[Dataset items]
***

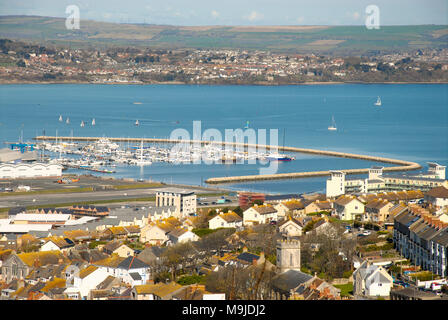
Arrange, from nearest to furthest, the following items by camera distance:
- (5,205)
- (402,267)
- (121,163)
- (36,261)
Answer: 1. (402,267)
2. (36,261)
3. (5,205)
4. (121,163)

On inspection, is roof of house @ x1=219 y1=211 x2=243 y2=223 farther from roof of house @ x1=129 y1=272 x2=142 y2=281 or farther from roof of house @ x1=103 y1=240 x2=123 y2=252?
roof of house @ x1=129 y1=272 x2=142 y2=281

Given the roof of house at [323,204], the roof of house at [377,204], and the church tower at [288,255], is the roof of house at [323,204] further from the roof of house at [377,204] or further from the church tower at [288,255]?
the church tower at [288,255]

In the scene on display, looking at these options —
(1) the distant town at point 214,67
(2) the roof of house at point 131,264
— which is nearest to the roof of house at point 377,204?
(2) the roof of house at point 131,264

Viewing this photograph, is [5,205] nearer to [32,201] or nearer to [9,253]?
[32,201]

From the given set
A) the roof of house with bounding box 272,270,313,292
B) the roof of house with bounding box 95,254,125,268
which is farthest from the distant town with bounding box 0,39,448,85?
the roof of house with bounding box 272,270,313,292

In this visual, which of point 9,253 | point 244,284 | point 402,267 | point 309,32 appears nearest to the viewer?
point 244,284

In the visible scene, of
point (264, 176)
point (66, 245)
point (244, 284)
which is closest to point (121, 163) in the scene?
point (264, 176)

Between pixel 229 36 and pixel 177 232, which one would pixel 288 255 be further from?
pixel 229 36
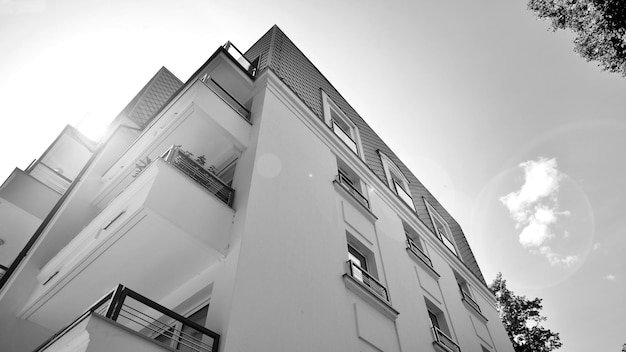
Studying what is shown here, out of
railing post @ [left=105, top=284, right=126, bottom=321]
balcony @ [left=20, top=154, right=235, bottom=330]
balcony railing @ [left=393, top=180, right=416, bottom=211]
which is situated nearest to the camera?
railing post @ [left=105, top=284, right=126, bottom=321]

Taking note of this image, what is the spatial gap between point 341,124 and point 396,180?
429 cm

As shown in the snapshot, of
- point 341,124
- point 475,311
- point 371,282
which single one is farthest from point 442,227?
point 371,282

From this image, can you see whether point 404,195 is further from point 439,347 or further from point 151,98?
point 151,98

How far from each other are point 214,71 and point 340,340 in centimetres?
808

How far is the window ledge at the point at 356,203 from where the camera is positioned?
1031 centimetres

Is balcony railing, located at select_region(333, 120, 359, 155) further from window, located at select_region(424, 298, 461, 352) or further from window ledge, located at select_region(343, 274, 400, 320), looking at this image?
window ledge, located at select_region(343, 274, 400, 320)

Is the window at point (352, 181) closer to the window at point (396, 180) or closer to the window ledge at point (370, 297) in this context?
the window at point (396, 180)

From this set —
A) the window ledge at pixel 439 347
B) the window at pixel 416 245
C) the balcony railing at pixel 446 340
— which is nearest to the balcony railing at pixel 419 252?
the window at pixel 416 245

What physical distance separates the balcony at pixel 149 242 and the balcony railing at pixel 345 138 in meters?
6.95

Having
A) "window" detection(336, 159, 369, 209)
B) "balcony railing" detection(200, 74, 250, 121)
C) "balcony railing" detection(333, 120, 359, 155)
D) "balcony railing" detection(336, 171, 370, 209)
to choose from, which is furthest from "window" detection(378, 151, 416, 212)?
"balcony railing" detection(200, 74, 250, 121)

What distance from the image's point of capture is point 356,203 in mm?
10672

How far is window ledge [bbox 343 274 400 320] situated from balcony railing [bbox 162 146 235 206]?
126 inches

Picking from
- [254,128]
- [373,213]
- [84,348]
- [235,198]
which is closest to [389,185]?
[373,213]

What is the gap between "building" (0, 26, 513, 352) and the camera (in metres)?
5.68
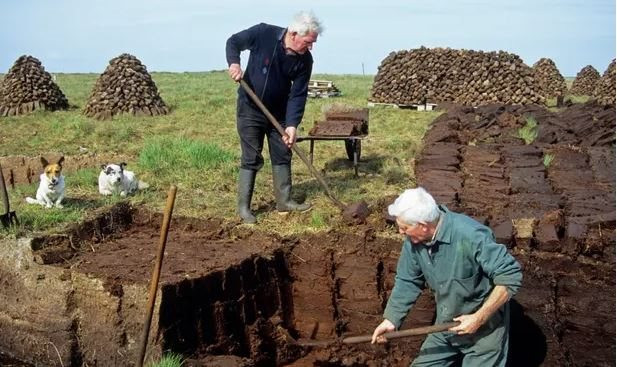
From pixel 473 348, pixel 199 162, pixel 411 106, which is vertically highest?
pixel 411 106

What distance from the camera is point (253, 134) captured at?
22.2ft

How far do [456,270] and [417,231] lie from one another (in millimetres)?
389

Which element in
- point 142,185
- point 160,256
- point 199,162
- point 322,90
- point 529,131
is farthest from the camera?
→ point 322,90

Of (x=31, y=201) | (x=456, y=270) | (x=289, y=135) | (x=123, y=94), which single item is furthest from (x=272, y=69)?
(x=123, y=94)

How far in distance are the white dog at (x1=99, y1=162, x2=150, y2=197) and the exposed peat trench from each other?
544 mm

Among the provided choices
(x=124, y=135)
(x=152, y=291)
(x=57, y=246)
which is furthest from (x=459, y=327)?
(x=124, y=135)

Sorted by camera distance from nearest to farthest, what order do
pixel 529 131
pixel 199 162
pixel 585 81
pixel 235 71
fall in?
pixel 235 71
pixel 199 162
pixel 529 131
pixel 585 81

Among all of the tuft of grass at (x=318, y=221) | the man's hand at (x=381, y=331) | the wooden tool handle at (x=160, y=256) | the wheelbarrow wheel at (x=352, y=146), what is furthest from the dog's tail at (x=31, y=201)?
the man's hand at (x=381, y=331)

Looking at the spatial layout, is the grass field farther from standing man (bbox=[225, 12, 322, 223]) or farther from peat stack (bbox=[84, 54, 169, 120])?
standing man (bbox=[225, 12, 322, 223])

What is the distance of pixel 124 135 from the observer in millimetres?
12555

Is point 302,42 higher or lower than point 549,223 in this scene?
higher

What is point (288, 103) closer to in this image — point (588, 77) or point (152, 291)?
point (152, 291)

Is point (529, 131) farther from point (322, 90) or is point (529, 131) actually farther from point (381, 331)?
point (322, 90)

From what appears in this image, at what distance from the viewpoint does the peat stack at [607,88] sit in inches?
843
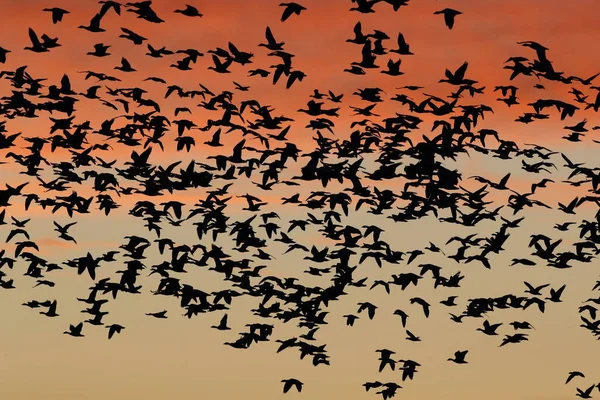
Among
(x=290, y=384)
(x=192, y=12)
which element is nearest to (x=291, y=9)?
(x=192, y=12)

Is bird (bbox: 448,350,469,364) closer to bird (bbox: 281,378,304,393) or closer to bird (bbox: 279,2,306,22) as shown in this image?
bird (bbox: 281,378,304,393)

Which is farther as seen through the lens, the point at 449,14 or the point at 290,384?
the point at 290,384

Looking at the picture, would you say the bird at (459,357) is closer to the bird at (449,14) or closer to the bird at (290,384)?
the bird at (290,384)

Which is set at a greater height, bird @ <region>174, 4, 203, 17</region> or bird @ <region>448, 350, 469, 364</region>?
bird @ <region>174, 4, 203, 17</region>

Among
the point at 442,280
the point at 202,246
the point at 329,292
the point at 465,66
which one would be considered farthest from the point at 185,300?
the point at 465,66

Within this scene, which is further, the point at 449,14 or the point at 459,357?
the point at 459,357

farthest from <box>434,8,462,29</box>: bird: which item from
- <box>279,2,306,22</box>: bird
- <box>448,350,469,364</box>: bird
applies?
<box>448,350,469,364</box>: bird

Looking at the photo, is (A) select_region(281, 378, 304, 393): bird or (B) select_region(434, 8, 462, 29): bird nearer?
(B) select_region(434, 8, 462, 29): bird

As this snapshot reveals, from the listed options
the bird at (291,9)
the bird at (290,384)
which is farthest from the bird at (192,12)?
the bird at (290,384)

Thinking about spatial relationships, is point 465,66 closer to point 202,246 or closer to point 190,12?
point 190,12

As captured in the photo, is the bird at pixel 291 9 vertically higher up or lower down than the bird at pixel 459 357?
higher up

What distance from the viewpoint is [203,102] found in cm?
6297

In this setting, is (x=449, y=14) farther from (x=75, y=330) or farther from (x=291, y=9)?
(x=75, y=330)

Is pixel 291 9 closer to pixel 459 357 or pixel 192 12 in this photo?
pixel 192 12
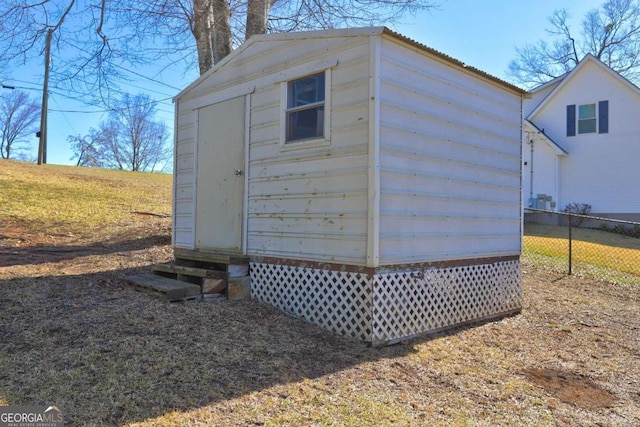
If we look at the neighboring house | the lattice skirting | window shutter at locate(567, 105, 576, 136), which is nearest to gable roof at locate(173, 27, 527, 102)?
the lattice skirting

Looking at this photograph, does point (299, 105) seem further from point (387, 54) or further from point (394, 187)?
point (394, 187)

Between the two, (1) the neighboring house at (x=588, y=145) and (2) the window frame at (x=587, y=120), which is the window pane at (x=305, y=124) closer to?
(1) the neighboring house at (x=588, y=145)

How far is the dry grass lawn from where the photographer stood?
3102mm

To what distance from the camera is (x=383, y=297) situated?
4762 millimetres

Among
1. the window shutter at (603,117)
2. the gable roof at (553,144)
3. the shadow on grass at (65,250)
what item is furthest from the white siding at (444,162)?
the window shutter at (603,117)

***

Rewrite the lines from the start up through the line with "4. (121,163)", changing "camera distance" to "distance from the camera" and leaving all else the same. Give only those lines, without the pictures.

Arrange, from nearest to furthest, the following items by distance from the camera:
- (5,205)
- (402,267)
- (121,163)
- (36,261)
Answer: 1. (402,267)
2. (36,261)
3. (5,205)
4. (121,163)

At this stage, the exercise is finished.